I’m The Last One to Admit I Am Sick…

I don’t get sick often. I feel pretty good most of the time. So when I woke up yesterday and felt bad, I was kind of surprised.

I knew I was tired the evening before. I had been on a road trip for work and just chalked it up to that.

I hadn’t been sleeping well lately. I have too many things bouncing around in my head. I get some really good ideas in the middle of the night. My writing is more honest when my guard is down from lack of sleep.

I write more in depth about my desires when I am writing in the middle of the night.

The problem with being awake and asleep off and on for days on end…. I have a day job and a weekend job. When sleep deprived things tend to pile up on me.

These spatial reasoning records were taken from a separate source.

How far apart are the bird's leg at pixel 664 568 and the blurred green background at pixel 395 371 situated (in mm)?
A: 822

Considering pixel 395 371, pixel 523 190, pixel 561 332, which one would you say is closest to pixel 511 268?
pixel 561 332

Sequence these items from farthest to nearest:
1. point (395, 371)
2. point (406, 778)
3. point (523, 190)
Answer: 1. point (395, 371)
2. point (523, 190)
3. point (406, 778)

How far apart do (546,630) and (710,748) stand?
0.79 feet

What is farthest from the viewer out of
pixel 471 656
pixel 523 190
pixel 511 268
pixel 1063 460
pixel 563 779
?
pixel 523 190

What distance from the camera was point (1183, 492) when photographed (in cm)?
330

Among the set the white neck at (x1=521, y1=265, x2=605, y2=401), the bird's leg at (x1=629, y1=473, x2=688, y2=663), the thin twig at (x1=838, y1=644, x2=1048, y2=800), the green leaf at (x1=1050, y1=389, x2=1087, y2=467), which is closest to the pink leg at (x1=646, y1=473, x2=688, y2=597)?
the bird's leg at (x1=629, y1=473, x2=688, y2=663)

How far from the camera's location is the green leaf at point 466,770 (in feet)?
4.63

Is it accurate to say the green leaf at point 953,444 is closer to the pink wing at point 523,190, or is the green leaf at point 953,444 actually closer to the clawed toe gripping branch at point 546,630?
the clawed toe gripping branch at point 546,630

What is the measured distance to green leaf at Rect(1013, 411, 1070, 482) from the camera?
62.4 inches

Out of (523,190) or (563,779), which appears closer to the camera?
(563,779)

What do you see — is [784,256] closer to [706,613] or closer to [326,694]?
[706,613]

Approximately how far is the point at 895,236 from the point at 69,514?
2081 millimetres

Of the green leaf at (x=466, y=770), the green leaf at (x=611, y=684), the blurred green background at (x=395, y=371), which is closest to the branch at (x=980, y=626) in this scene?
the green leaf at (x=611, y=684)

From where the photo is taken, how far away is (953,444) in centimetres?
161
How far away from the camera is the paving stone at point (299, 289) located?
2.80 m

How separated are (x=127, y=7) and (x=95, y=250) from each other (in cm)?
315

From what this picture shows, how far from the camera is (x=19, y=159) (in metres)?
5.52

So yesterday, I called in. I am having some allergy/cold thing going on. I camped out on my couch most of the day. I napped a couple of times. I tried to hydrate and eat real food. I know what to do once I finally decide that I am sick.

I worked on a few projects, just because I am down doesn’t mean my mind stops working. If anything it works more.

I am the last one to admit I am sick. My couch missed me so we spent a little time hanging out. No one knew I was home yesterday except the folks at work and my best friend.

At least that is what I thought. My mom calls me this morning and asked me why I didn’t work yesterday. Oh yeah, I live in a small town and word gets around pretty quick. So, I told her I was taking another day today. Don’t wanna make the mistake of not telling her again.

So I will admit, I am sick. I will get me a bite to eat and I will crawl back into my blanket fort.